**WHAT YOU NEED TO DO:** Please restate word for word the lines of the entries below from the one with "TikTok: una perrita" to the one with "leek bunches and", inclusive, and leave out every picture.

[DATA SUPPLIED]

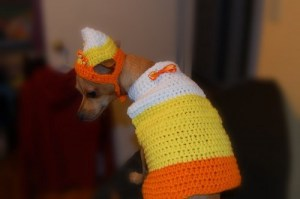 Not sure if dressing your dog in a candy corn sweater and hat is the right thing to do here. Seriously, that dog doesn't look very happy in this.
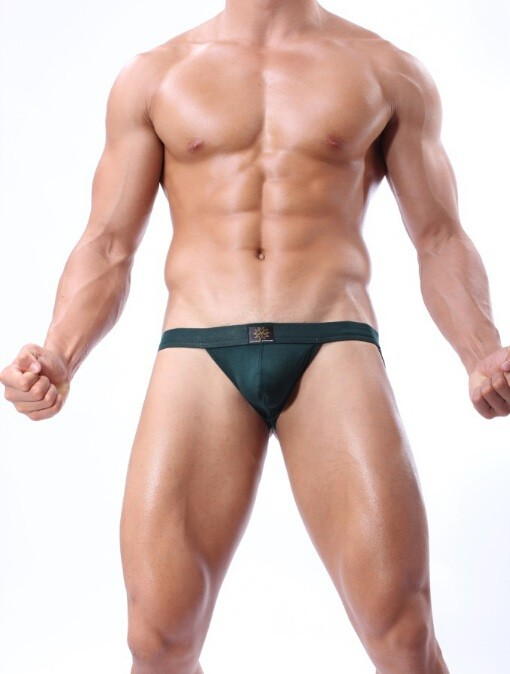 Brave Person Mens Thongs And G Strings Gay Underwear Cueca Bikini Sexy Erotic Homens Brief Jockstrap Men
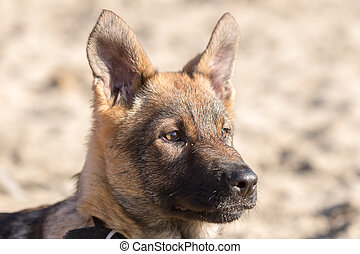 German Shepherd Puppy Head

[/DATA SUPPLIED]
[DATA SUPPLIED]

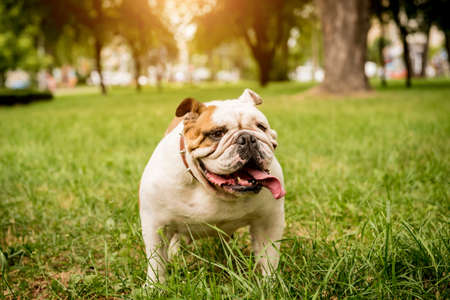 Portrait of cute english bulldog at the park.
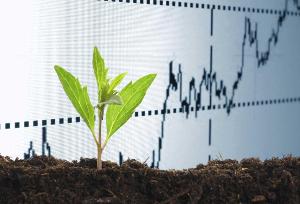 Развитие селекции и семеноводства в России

[/DATA SUPPLIED]
[DATA SUPPLIED]

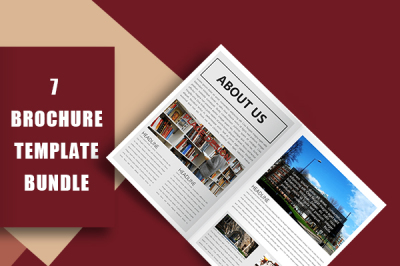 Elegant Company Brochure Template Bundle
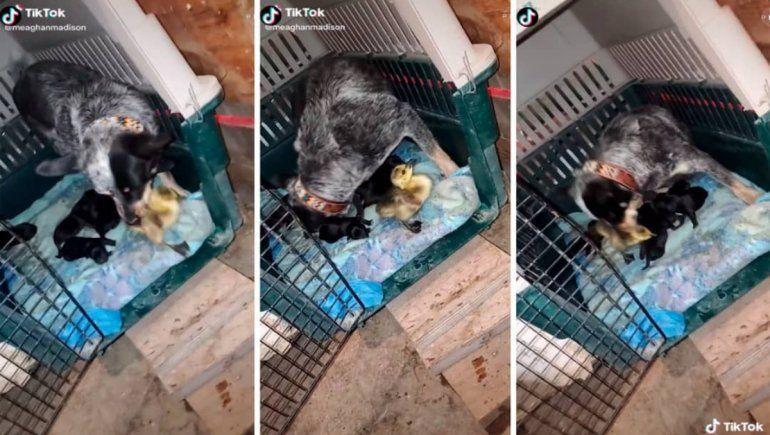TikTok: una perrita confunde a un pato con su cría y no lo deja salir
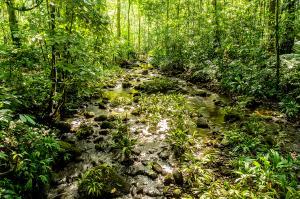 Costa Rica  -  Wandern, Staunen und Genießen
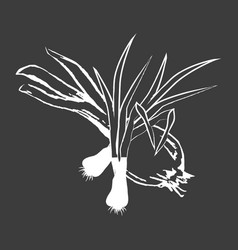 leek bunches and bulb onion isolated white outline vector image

[/DATA SUPPLIED]

**ANSWER SPACE:**
TikTok: una perrita confunde a un pato con su cría y no lo deja salir
 Costa Rica  -  Wandern, Staunen und Genießen
 leek bunches and bulb onion isolated white outline vector image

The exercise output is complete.